The ensemble of optimized Deep Learning Neural Networks improves the estimate of the Choroid Plexus Volume: application to Multiple Sclerosis

Valentina Visani1, Valerio Natale2, Annalisa Colombi3, Agnese Tamanti3, Alessandra Bertoldo1, Corina Marjin3, Francesca Benedetta Pizzini2, Massimiliano Calabrese3, and Marco Castellaro1
1Department of Information Engineering, University of Padova, Padova, Italy, 2University Hospital of Verona, Verona, Italy, 3Department of Neurosciences, Biomedicine and Movement Sciences, University of Verona, Verona, Italy

Synopsis

Keywords: Segmentation, Machine Learning/Artificial Intelligence, Choroid Plexus

The Choroid Plexus (ChP) is a brain vascular tissue involved in regulatory processes. ChP Volume (ChPV) modifications are related to neurodegenerative disorders, consequently, it was suggested the use of ChPV as biomarker. This work proposes a method for the automatic segmentation of ChP based on Deep-Learning Neural-Networks (DNNs) hyperparameters optimization.
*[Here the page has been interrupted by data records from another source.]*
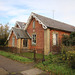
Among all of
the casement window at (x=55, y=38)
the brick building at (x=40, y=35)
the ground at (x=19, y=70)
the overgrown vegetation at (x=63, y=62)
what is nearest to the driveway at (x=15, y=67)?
the ground at (x=19, y=70)

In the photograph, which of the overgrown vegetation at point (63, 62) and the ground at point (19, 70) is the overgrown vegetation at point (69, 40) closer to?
the overgrown vegetation at point (63, 62)

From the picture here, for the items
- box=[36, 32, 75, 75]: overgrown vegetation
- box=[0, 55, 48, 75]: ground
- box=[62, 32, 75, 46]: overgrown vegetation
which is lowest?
box=[0, 55, 48, 75]: ground

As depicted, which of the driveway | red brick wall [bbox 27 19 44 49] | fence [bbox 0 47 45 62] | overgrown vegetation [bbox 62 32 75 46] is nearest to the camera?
the driveway

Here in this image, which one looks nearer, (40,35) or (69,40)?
(69,40)

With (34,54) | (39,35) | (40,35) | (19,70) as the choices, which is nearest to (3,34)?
(39,35)

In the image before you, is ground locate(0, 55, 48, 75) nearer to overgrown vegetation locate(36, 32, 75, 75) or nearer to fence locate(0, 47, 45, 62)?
overgrown vegetation locate(36, 32, 75, 75)

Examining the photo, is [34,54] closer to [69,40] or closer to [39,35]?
[39,35]

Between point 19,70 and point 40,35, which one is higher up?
point 40,35

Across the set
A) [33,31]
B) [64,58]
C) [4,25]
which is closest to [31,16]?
[33,31]

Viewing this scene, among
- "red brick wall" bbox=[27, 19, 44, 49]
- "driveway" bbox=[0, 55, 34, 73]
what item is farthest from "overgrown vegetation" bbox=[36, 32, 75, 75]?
"red brick wall" bbox=[27, 19, 44, 49]

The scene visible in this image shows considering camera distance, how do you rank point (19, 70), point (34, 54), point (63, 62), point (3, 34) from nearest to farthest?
point (19, 70), point (63, 62), point (34, 54), point (3, 34)

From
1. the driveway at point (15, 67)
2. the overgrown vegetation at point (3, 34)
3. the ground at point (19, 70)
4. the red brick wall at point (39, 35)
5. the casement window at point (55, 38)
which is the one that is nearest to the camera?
the ground at point (19, 70)

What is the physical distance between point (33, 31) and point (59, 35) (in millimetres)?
4898

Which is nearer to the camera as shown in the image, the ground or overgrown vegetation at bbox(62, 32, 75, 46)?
the ground
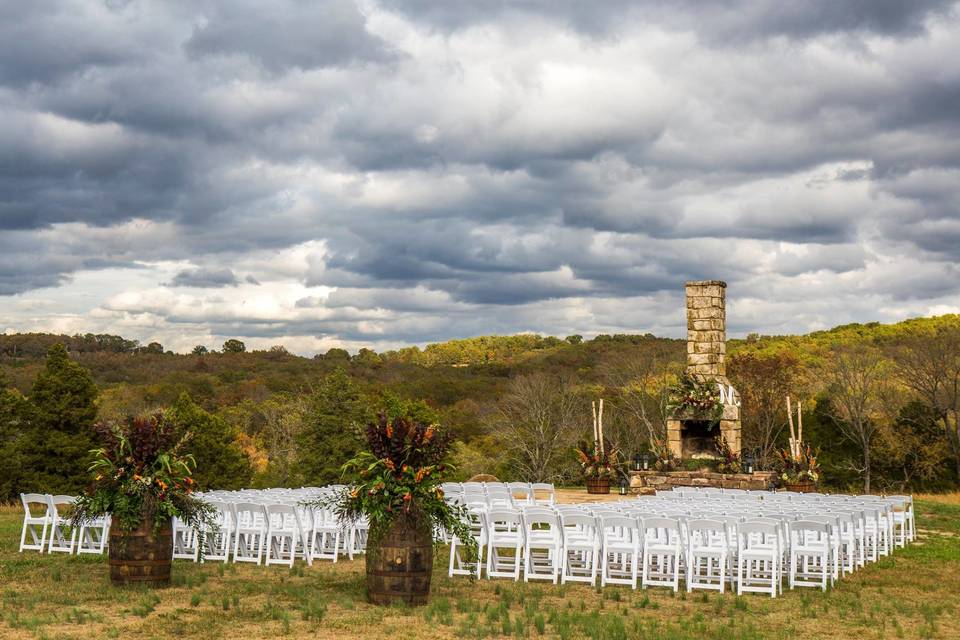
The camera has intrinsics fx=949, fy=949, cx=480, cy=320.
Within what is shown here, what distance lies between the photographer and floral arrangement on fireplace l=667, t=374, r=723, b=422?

Ninety-Six hyperparameters and architectures combinations were trained on T1-w MRI in MONAI, first selection was made on bias and variance and best DNNs were ensembled by major voting. Ensemble model outperforms single DNNs and freely available software (FreeSurfer, Gaussian Mixture Model), highlighting the ensembles DNNs exploitability to automatically estimate ChPV.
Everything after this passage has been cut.